** BEGIN **
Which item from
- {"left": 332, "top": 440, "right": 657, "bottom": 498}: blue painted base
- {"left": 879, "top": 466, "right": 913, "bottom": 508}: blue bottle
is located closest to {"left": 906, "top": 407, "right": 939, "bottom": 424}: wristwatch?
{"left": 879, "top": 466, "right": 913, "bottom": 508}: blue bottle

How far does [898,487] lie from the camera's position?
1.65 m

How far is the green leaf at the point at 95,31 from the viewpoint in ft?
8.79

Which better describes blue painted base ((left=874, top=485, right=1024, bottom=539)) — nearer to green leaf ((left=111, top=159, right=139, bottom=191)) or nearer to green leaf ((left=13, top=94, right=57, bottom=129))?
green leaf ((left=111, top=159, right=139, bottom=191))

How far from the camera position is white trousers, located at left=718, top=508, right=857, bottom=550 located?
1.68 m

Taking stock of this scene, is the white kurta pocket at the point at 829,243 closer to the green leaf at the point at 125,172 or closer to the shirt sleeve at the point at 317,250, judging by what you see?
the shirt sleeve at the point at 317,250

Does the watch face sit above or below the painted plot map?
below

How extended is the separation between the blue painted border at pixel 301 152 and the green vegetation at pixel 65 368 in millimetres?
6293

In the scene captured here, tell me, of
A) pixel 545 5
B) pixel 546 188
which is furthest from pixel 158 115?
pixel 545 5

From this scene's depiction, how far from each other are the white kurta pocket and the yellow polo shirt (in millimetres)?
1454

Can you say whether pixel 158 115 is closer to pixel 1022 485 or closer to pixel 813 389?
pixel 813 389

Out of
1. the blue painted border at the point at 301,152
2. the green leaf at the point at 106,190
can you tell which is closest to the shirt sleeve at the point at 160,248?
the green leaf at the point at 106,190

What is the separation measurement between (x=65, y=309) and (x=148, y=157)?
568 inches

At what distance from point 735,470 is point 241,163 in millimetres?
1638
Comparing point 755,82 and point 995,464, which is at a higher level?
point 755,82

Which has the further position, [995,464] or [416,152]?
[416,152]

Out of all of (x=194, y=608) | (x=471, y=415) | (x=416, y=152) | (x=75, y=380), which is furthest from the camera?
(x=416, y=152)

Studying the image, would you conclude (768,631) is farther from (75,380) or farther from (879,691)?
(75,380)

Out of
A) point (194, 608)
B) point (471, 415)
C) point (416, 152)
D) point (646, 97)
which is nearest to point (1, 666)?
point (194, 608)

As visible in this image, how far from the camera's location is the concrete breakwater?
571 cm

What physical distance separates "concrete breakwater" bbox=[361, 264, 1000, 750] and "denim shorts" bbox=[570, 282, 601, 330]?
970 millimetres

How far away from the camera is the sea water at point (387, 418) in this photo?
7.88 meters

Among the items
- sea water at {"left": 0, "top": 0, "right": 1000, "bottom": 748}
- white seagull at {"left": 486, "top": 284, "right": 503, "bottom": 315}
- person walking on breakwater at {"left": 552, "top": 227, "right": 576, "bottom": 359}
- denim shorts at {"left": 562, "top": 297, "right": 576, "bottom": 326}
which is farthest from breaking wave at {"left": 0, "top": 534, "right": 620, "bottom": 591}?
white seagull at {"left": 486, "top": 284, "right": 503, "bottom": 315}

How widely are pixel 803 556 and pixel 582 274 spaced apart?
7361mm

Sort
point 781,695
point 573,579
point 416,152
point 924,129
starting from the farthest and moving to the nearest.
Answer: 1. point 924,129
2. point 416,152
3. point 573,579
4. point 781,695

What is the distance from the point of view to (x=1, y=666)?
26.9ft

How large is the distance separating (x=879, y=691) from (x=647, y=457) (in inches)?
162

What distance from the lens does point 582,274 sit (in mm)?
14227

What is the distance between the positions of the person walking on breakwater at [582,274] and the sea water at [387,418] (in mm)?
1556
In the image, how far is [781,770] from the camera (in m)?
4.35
** END **
** BEGIN **
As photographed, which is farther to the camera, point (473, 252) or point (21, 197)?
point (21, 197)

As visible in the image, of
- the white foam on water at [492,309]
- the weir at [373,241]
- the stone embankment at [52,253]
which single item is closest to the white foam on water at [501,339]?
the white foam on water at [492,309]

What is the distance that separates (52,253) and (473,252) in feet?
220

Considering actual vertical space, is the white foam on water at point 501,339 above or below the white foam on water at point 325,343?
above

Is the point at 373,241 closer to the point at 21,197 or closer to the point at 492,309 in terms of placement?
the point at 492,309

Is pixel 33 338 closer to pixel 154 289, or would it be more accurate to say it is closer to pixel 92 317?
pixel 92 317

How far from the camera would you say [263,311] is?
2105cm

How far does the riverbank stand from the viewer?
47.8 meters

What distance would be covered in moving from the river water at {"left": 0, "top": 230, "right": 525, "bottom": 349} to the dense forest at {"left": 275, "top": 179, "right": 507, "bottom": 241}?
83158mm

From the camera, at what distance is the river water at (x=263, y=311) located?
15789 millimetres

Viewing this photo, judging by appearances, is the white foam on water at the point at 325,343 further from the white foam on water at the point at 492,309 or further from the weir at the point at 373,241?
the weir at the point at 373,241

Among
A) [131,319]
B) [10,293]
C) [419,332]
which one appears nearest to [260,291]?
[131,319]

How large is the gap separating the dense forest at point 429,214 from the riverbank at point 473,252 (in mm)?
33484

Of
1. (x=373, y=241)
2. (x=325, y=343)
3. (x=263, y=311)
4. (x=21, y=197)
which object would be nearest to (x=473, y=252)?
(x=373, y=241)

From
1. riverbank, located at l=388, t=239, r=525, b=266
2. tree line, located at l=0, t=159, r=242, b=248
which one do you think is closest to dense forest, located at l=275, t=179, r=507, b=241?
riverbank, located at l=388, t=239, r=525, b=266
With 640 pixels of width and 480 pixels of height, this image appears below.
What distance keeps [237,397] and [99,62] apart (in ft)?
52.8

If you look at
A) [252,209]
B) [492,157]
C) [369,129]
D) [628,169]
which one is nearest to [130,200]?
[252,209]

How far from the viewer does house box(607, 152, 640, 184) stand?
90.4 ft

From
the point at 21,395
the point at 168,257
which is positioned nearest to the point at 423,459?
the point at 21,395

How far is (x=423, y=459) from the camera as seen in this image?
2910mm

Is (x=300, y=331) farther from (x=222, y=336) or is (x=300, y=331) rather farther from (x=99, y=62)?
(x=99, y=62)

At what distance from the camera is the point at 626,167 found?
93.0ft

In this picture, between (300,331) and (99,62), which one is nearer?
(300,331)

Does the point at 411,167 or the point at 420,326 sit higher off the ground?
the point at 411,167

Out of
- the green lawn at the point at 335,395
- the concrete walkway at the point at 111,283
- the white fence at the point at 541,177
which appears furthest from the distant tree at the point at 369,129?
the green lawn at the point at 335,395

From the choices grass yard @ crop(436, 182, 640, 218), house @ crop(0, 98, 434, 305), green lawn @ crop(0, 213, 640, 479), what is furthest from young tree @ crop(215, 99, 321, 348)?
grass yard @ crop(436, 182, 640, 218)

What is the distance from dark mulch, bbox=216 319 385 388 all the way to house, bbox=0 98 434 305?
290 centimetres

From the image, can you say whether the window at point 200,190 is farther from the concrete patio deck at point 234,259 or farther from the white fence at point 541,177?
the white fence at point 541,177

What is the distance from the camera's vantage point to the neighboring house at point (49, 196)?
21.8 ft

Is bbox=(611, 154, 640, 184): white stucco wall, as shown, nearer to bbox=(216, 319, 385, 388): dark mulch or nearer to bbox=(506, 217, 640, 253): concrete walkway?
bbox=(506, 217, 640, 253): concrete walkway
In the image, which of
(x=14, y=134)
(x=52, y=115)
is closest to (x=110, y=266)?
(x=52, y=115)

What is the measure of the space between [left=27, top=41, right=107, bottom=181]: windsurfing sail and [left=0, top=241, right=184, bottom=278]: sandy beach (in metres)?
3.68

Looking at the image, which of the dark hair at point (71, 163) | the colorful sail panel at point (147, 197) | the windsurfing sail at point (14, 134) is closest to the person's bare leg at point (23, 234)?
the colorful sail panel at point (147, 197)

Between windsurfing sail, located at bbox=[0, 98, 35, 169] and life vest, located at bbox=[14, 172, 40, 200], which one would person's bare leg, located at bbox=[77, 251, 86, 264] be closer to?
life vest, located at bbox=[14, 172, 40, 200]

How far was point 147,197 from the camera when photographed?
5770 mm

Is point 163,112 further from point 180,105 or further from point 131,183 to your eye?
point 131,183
** END **
The problem:
Count the lines in the entries above that contain the word "inches". Give only the number.

Solution to this exercise:
2